But Noah found favor in the eyes of the Lord.

Noah did not find favor because he was a righteous man, but rather he became righteous because he found favor from the Lord. Like everyone else in both the Old Testament and the New Testament, Noah is a righteous person because of God's grace alone, and he experienced that righteousness through faith alone. He was saved because God gave him the gift of faith.

The same thing is true for each of us. None of us can ever earn God's favor. If God were looking for men and women who on their own, without any help from Him, were living righteous lives, He would come up empty. Those people don't exist.

Yet, in His grace, God chooses to show favor to many. He enables people to stop trusting in themselves and put their trust in Jesus Christ. That is how someone becomes a Christian, a child of God. When by God's grace we trust in Jesus Christ as our Savior and Lord, we escape eternal hell and find God's protection in the midst of judgment.
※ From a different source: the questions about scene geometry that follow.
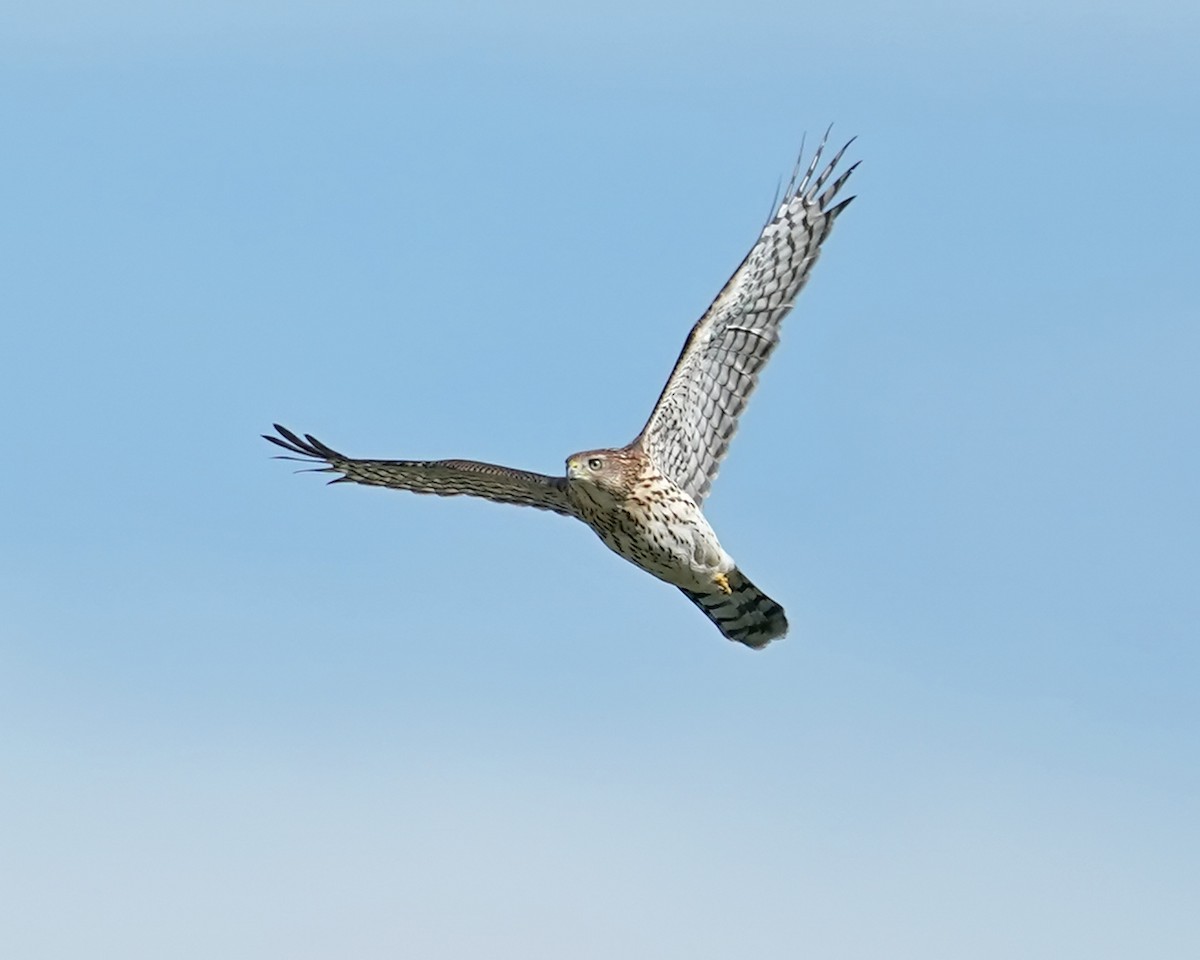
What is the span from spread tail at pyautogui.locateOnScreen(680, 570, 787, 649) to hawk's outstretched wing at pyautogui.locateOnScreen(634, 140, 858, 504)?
943 millimetres

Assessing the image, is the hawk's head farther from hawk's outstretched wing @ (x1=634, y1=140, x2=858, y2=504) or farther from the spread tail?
the spread tail

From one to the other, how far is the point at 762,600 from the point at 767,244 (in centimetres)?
253

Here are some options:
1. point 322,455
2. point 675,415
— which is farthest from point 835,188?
point 322,455

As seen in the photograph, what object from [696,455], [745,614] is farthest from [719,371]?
[745,614]

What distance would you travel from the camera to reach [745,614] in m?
14.2

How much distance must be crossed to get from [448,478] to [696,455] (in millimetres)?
1897

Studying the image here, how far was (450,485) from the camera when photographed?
14.4m

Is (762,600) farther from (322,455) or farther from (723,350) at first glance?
(322,455)

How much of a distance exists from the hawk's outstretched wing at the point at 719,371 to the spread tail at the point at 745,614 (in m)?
0.94

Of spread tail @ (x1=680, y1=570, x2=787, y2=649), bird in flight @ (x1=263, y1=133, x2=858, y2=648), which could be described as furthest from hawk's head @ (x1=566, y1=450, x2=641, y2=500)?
spread tail @ (x1=680, y1=570, x2=787, y2=649)

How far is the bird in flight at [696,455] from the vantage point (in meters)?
12.9

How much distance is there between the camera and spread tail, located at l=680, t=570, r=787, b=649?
1397 cm

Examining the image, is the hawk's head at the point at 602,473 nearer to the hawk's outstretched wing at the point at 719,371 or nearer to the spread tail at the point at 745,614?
the hawk's outstretched wing at the point at 719,371

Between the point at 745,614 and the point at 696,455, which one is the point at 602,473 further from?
the point at 745,614
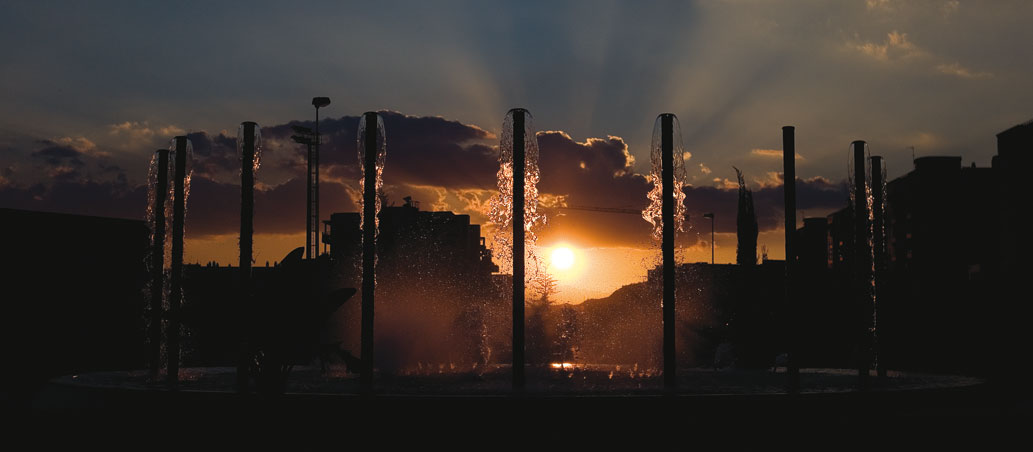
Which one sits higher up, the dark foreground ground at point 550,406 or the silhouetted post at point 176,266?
the silhouetted post at point 176,266

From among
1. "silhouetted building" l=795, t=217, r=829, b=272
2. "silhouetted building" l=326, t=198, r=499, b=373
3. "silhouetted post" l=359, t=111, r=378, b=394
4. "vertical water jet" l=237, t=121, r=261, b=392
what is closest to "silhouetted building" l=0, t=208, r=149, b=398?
"silhouetted building" l=326, t=198, r=499, b=373

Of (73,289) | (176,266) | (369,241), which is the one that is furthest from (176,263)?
(73,289)

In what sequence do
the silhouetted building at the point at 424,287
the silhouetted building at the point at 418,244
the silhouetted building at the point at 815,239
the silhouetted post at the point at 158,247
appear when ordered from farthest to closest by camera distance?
the silhouetted building at the point at 815,239 → the silhouetted building at the point at 418,244 → the silhouetted building at the point at 424,287 → the silhouetted post at the point at 158,247

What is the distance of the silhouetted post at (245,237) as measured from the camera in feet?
48.5

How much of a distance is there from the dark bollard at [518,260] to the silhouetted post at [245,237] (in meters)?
4.29

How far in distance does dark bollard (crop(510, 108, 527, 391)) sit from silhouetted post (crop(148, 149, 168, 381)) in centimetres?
838

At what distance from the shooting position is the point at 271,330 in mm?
14875

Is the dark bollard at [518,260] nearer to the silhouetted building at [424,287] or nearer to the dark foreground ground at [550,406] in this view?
the dark foreground ground at [550,406]

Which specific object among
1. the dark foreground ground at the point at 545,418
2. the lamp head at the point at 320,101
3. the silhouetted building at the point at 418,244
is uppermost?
the lamp head at the point at 320,101

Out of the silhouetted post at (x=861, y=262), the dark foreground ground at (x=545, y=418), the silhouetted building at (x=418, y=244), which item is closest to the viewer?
the dark foreground ground at (x=545, y=418)

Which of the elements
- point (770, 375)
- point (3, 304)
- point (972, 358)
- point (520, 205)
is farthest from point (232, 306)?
point (3, 304)

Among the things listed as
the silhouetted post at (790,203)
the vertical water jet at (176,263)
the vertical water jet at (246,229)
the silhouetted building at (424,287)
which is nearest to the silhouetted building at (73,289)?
the silhouetted building at (424,287)

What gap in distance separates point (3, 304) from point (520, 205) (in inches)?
1617

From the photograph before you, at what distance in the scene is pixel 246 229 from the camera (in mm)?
15727
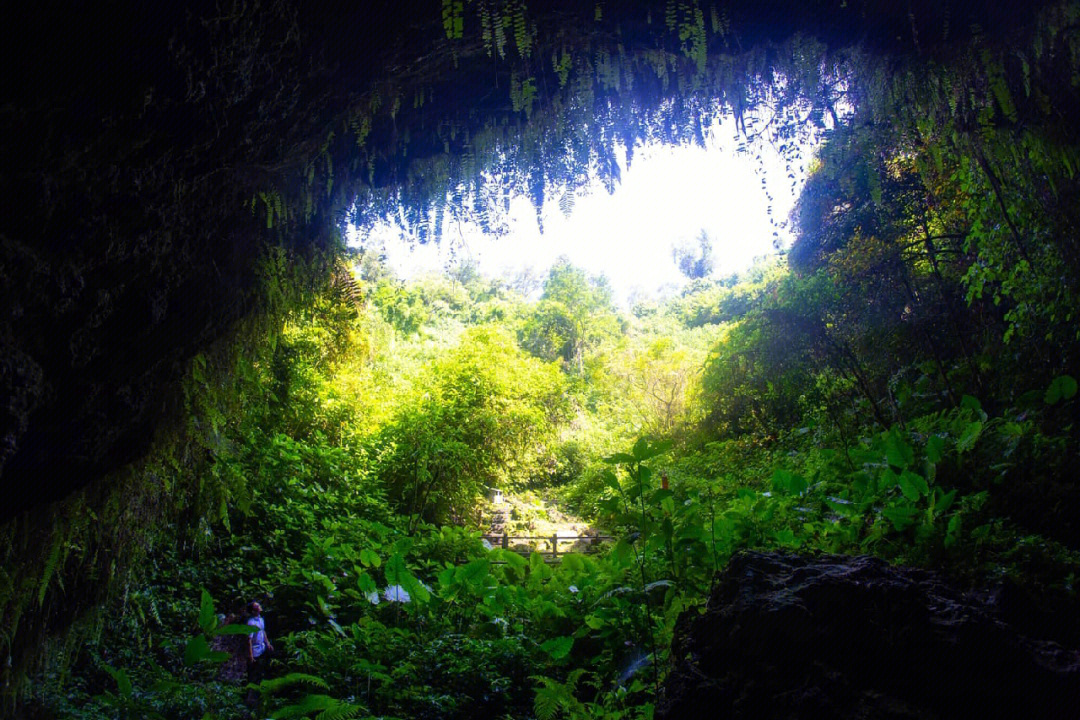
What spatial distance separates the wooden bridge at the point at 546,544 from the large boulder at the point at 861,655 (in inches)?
360

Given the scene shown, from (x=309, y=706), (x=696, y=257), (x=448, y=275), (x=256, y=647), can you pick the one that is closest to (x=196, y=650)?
(x=309, y=706)

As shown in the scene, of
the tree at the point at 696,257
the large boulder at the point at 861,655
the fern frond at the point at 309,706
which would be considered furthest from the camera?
the tree at the point at 696,257

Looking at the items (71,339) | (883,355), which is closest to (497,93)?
(71,339)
There is nothing more important than making sure our faith is truly in Jesus Christ. Because if we are not believers in Jesus we are in just as much danger as those people standing outside the ark when the door closed. No matter how good they were as swimmers, they were not going to make it through the flood. No matter how religious or good a person we may be, we are never going to be good enough to escape God's judgment. We can only experience God's salvation by turning to Jesus Christ. If you have not done that, that is what you need to do today. That is the most important lesson we can learn from the story of Noah.

But, beyond that, this story also helps us to learn what genuine faith looks like. The thing is: there are lots of folks who say they "believe in Jesus" but who are not genuine Christians. They believe in Jesus the same way they believe in Abraham Lincoln. They believe both men existed and were good guys. But, that is not genuine, Biblical faith.

Noah shows that one of the marks of genuine faith is that it leads to action. Faith means obedience. This passage in Hebrews says that because Noah had faith, he obeyed God. “By faith Noah, when warned about things not yet seen, in holy fear built an ark to save his family.”

If Noah said, "Sure, I believe You, God," but then never got around to building the ark, he would have gotten wet, and he would have demonstrated that his faith was not real.

And so, if God has given you that gift of faith, you need to put it to work. I'm not saying that you can earn righteousness in the eyes of God, but if you want to know if your faith in Him is real the test is to ask yourself whether or not you are obeying His commands. He may not be calling you to build a literal ark, but He is calling you to trust Him in all sorts of ways.

So where is God asking you to exercise faith today?
Maybe He wants you to use your retirement years serving in a mission field.
Maybe He wants you to get financially behind some new ministry.
Maybe He wants you to expand your family by adopting a needy child.
Maybe He wants you to work on your marriage at a marriage retreat.
Maybe He wants you to do something totally unexpected and new.
Maybe He wants you to simply stop trusting in yourself and start trusting in Him.

God is calling us to put our faith in Him. Faith leads to obedience. Whatever your particular ark looks like, are you willing to build it?